Tarihi 11 Şubat 2019

Genel seçim havasına mı giriyoruz?

Başını CHP'nin çektiği, İYİ Parti'nin resmen, HDP ve Saadet'in de örtük şekilde desteklediği ittifak; Cumhur İttifakı'nı seçimleri mecrasından kaydırmakla itham ediyor.
Yerel seçime gittiğimizi ancak AK Parti ve MHP'nin beka meselesini gündeme getirerek sanki bir genel seçime gidiyoruz havası oluşturmak istediğini söylüyorlar. Seçime giderken şehirlerin sorunları, belediyecilik, yerel hizmetler konuşulmuyormuş, AK Parti ve MHP ısrarla genel seçim havası oluşturmaya çalışıyormuş.
Öncelikle bu itiraz örtük bir yenilgi itirafını barındırıyor.
Muhalefet Türkiye'de bir ekonomik kriz olduğunu, dış politikamızın iflas ettiğini, rejimin otoriterleştiğini iddia ediyor. Eğer tablo muhalefetin çizdiği gibi bu kadar karanlıksa genel seçim havasına girilmesinden neden rahatsız oluyorlar? Muhalefetin iddiaları doğru, Türkiye kötü yönetiliyor ve seçmen durumdan şikayetçi olsa, emin olun muhalefet genel seçim havasına girmekten şikayetçi olmazdı.
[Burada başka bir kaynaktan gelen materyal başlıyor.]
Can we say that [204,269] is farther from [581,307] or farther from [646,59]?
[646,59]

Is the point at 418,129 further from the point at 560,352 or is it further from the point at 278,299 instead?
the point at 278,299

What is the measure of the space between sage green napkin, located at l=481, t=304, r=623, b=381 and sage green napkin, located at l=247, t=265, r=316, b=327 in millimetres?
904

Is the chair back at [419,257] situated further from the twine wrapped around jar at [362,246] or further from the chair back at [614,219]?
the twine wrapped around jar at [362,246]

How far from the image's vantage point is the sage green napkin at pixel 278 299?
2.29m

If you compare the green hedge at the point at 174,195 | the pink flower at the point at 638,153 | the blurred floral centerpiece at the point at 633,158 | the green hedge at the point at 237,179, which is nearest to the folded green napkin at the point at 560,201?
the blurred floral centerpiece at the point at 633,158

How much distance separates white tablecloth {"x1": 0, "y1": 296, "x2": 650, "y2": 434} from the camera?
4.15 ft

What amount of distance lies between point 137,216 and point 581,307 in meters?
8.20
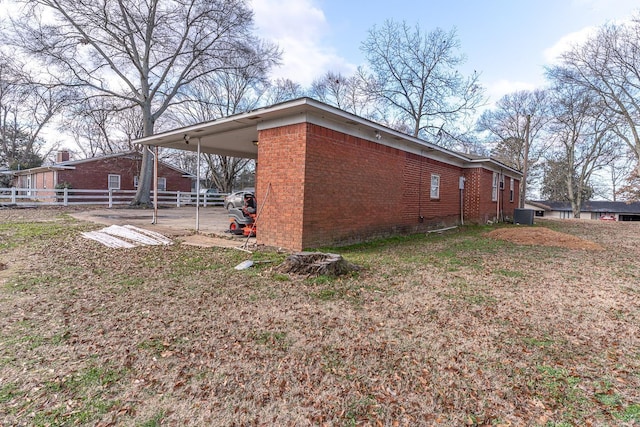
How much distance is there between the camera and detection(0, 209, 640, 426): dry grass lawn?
2010mm

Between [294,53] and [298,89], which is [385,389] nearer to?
[294,53]

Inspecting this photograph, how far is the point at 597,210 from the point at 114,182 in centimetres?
5615

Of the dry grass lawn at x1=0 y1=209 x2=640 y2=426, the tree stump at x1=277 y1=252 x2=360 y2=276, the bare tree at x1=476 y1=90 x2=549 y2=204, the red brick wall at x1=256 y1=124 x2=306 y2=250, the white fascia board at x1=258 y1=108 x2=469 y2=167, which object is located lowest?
the dry grass lawn at x1=0 y1=209 x2=640 y2=426

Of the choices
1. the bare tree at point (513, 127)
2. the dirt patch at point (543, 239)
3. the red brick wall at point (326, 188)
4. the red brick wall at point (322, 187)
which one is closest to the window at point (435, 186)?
the red brick wall at point (326, 188)

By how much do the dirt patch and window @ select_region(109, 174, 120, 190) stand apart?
2604 centimetres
Ama rahatsızlar çünkü Türkiye'nin ne kadar kötüye gittiğine dair anlattıkları korku senaryosunun seçmen nezdinde hiçbir karşılığı olmadığını bal gibi biliyorlar.
Dahası var; yerel sorunların konuşulmadığını iddia eden CHP ve yandaşları, henüz bir tane bile yerel proje açıklamış değil.
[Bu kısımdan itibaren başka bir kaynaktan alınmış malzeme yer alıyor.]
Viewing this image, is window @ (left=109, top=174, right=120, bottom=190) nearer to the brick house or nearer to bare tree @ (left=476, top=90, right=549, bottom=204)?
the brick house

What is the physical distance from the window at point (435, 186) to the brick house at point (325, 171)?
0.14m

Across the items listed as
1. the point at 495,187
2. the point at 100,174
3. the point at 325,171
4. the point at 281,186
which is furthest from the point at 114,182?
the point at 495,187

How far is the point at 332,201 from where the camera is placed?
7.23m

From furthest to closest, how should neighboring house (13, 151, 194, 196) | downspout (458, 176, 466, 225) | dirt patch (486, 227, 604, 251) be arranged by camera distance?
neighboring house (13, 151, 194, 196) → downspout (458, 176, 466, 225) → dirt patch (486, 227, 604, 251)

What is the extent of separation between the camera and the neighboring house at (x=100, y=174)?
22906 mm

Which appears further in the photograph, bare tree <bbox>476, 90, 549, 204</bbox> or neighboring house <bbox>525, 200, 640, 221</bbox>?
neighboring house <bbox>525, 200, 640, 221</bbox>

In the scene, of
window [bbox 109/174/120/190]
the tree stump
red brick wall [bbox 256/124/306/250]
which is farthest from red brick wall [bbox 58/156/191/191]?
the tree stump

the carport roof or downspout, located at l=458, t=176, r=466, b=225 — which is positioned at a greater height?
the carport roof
Örneğin; CHP ve yandaşlarının İstanbul adayı Ekrem İmamoğlu'nu ele alalım. Tipik CHP'li profilinden uzaklaşmaya çalışıyor İmamoğlu. Halkla iç içe bir imaj çizmeye çalışıyor. Seçim kampanyası diğer CHP'li adaylara göre daha hareketli. Ancak henüz İmamoğlu'ndan bir yerel proje duyamadık. Her sorunu çözeceğini vaad ediyor ancak nasıl çözeceğini anlatamıyor.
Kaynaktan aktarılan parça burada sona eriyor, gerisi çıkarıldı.